As if deputizing an entire country to enforce one’s unconstitutional laws was insufficiently novel, Texas included provisions “limiting” what damages may be recovered through litigation. These limitations are not on what may be recovered by the plaintiffs (Texas has seen fit to provide a statutory minimum of $10,000 for recovery, plus attorneys’ fees); rather, they are a limitation on what defendants may recover completely foreclosing any attorney fees for successfully defending against a suit. (See § 171.208(c)-(e).) Perhaps most egregious of all of the Act’s provisions is the provision allowing the same provider to be sued over the same procedure by multiple individuals, regardless of the outcome of the previous suits. (See § 171.208(e)(5).)
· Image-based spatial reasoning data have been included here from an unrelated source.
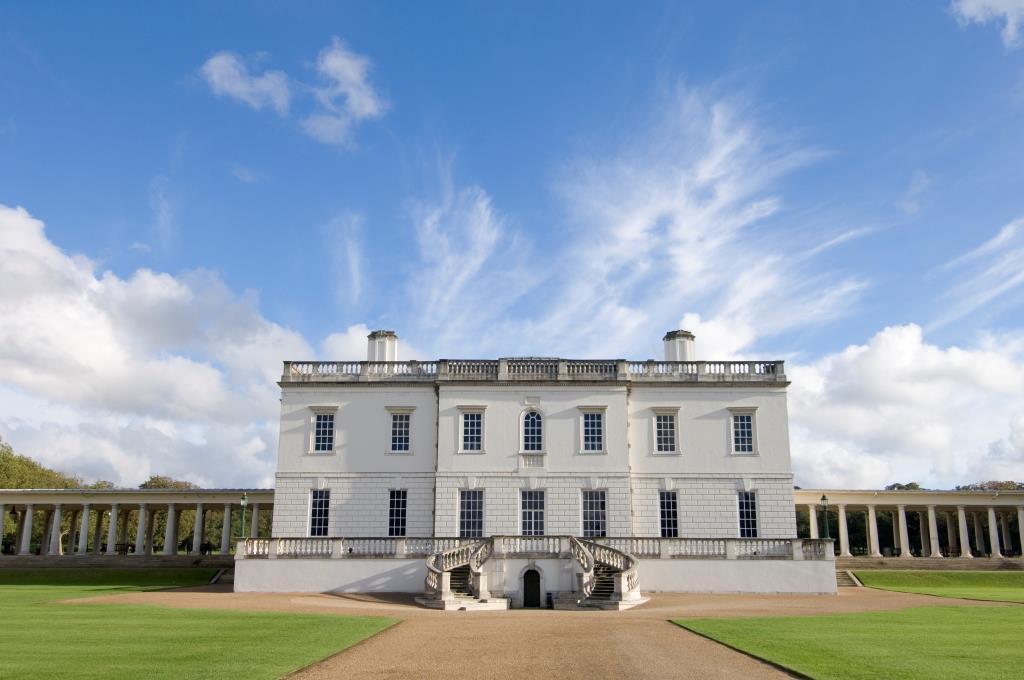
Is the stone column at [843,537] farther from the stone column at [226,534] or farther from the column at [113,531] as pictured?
the column at [113,531]

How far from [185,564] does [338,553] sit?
654 inches

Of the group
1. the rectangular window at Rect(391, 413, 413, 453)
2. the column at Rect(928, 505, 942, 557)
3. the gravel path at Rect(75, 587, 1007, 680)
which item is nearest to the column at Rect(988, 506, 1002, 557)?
the column at Rect(928, 505, 942, 557)

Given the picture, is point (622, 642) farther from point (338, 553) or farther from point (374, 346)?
point (374, 346)

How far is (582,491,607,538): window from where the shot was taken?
3699cm

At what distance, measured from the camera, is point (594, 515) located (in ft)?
122

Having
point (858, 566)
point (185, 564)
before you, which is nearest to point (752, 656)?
point (858, 566)

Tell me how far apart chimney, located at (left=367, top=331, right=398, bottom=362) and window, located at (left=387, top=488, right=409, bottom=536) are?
632 cm

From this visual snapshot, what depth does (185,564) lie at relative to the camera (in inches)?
1806

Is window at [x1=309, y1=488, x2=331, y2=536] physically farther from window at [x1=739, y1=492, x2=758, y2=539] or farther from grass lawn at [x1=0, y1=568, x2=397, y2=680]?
window at [x1=739, y1=492, x2=758, y2=539]

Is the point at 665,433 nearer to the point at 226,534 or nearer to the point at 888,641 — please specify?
the point at 888,641

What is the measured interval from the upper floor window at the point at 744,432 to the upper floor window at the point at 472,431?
11114mm

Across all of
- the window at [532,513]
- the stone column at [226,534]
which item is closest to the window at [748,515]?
the window at [532,513]

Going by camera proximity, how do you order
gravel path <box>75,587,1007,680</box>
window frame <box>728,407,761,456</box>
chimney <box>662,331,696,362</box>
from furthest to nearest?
chimney <box>662,331,696,362</box> → window frame <box>728,407,761,456</box> → gravel path <box>75,587,1007,680</box>

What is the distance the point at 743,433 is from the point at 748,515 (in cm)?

Effectively, Texas has created an incredibly burdensome law that will undoubtedly disproportionately affect disadvantaged women (most likely women of color) and creates a substantial chilling effect on a woman’s right to choose. Moreover, Texas has recruited the entirety of the United States to enforce this bizarre scheme in any of Texas’s counties, regardless of traditional venue requirements. (See § 171.210.)
The oddities do not stop there, but the reader would be better served to read the text of the legislation and then read the Supreme Court’s most recent opinion stemming from the Act, Whole Woman’s Health v. Jackson, 595 U.S. ___ (2021). I would like to leave the reader with something to think about while they read both: where do we draw the line? Or better yet, how do we go back to how things were before the introduction and passage of this Act? The ramifications are far-reaching, and this writer is troubled by the possibility that, if statutes like this are permitted to stay on the books, States will become more imaginative and proscribe all sorts of constitutionally protected conduct under the guise that it is not the State doing the infringing, but rather private citizens.
This writer does not take a position one way or the other when it comes to abortion. Conversations about abortion concern only the would-be mother, the unborn fetus, the doctor consulting/performing the procedure, and (possibly) the other contributor in creating the unborn baby. It does not escape this writer that such a statement suggests a position that abortion should be legal, but that is not the intention. As a Lutheran-raised individual, this writer recognizes that life is sacred — in all its forms, however the realities of life do not fit so neatly into the lessons taught in youth. Recognizing that women will continue to seek abortions regardless of the legality, this writer desires only that individuals understand that the best thing to do is create a safe environment for those procedures rather than forcing women into the black market. Furthermore, this writer hopes that the reader will understand that this topic is not, as it seems, about abortion. It is about the government skirting Supreme Court precedent by deputizing its populace, it makes no difference what level of government. Perhaps some solace may be found in history, when the courts of this nation properly struck down restrictive covenants based on race but only if the courts again recognize what Texas has succeeded in doing.